In [22]:
# Feature scaling - It is a preprocessing step in machine learning where
# you standardize or normalize numerical features so they are on a similar scale.

# What is Feature Scaling?
# It means transforming the values of each numeric feature so that:
# They are not too large or too small compared to others.
# They fit within a certain range (like 0–1 in MinMax Scaling).
# Or have mean = 0 and standard deviation = 1 (in Standardization).

# Common methods:
# StandardScaler → (x – mean) / std             (No range needed as argument)
# MinMaxScaler → (x – min) / (max – min)        () Need to mention feature_range=(0,1) in the syntax

In [34]:
# Recollecting from the last notebook!
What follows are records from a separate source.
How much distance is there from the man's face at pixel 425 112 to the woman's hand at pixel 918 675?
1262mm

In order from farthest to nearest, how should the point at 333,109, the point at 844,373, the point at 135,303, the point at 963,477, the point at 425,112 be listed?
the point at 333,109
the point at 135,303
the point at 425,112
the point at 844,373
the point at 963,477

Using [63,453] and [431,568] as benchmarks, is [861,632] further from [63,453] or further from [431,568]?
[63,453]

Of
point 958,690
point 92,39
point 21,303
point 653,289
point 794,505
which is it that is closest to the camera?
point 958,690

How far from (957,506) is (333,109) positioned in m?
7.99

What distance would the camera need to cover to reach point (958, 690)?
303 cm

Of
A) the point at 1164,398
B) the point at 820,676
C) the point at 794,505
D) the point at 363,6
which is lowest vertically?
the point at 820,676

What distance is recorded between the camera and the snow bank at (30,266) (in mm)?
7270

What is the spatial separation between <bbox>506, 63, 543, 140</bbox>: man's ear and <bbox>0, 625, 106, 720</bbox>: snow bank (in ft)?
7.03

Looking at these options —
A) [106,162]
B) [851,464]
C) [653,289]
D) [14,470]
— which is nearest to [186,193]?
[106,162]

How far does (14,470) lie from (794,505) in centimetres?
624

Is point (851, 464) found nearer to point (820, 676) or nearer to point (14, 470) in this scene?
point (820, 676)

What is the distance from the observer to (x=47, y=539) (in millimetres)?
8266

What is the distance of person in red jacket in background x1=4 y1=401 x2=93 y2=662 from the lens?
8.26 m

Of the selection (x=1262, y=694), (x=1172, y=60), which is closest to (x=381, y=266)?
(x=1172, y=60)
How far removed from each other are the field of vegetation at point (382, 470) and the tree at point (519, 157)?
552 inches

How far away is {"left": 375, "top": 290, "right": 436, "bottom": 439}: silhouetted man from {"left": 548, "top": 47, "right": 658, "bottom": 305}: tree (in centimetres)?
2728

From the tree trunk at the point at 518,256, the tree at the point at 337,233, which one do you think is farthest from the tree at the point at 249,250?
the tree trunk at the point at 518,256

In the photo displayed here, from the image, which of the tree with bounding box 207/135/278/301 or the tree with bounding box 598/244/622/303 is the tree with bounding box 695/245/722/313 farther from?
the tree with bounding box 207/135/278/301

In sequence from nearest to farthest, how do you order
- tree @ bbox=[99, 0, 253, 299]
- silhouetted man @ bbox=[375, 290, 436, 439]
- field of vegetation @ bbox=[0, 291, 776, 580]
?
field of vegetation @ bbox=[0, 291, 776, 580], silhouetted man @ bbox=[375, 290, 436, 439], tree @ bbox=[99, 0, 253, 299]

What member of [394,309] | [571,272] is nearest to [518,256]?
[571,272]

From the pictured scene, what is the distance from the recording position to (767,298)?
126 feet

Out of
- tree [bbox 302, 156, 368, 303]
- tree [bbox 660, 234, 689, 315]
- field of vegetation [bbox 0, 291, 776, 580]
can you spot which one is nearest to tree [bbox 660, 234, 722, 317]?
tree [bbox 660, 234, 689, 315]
Step 1: Was to import tools and load your data - 

import pandas as pd
from sklearn.preprocessing import OneHotEncoder

data = pd.read_csv("4CHP_Data.csv")  # California housing data


In [35]:
data 

# As we have ocean_proximity a column where there are text values, 
# Machine learning models can’t understand text directly — so we’ll use One-Hot Encoding 
# to convert it into numbers (binary columns: 0/1).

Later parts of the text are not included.